Share, , Google Plus, Pinterest,

Print

Posted in:

DSC Goes On Safari At Fuji

A coach trip for the ages!

DSC went on ‘Circuit Safari’ today at Fuji Speedway, prior to Free Practice 3 for the FIA WEC runners, and believe us when we say that it more than lived up to all expectations.

The idea of ‘Circuit Safari’ is very simple. The race organisers send coaches full of fans and media out on track in a controlled session, while the teams and drivers head out on track to put on a show.

It started in Super GT, and over the years has become increasingly popular. Today’s ‘Safari’ was not the first time it’s happened outside of Super GT, as the British GT Championship did it during the ‘Silverstone 500’ weekend this year with a routemaster bus (below). It was however, the first time that an FIA championship has trialed it.

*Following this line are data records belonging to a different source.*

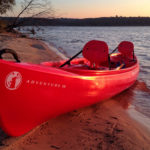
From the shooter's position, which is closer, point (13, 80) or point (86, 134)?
point (13, 80)

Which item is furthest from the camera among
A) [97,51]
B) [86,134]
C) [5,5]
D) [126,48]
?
[5,5]

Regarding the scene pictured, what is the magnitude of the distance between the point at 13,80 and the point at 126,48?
5.44 metres

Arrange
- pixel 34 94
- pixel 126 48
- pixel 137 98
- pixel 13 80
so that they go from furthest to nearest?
pixel 126 48
pixel 137 98
pixel 34 94
pixel 13 80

So what was it like? In a word, special!

The two-lap tour of the circuit – in the misty and rain-soaked conditions – saw the drivers push increasingly hard, starting off a little timid, before getting braver with each pass.

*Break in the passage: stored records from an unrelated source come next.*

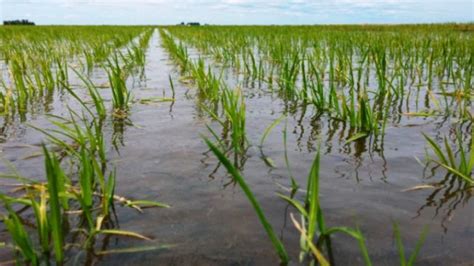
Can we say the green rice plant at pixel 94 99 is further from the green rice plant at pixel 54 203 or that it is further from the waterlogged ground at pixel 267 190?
the green rice plant at pixel 54 203

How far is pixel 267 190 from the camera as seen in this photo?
219 centimetres

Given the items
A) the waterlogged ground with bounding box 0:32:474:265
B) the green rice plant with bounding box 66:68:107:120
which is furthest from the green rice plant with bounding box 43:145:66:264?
the green rice plant with bounding box 66:68:107:120

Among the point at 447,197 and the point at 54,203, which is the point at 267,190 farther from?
the point at 54,203

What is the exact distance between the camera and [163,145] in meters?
3.01

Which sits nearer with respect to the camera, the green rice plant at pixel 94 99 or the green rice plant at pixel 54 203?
the green rice plant at pixel 54 203

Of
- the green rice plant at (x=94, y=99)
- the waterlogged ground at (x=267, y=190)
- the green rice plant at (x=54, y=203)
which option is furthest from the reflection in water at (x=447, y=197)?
the green rice plant at (x=94, y=99)

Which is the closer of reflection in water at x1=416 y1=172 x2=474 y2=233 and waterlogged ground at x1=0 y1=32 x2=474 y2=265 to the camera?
waterlogged ground at x1=0 y1=32 x2=474 y2=265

Many drivers got inches from the coaches, pushing hard, in bunches, much to the enjoyment of those on hand. Clearwater’s Ferrari was a standout, driver Keita Sawa, who has experience of it in Japan, pulled alongside the coaches, and made sure that everyone got a good look up close of the 488 GTE’s presence on track.

It made for some astonishing pictures, and exceptional videos.

The noise was also incredible, in part because some of the coaches had opening windows. Every car’s engine note reverberated inside the packed carriages, the new Porsche 911 RSR in particular, sounded very loud and proud, as did the LMP2 Gibson engines crackling under braking, and accelerating through the corners.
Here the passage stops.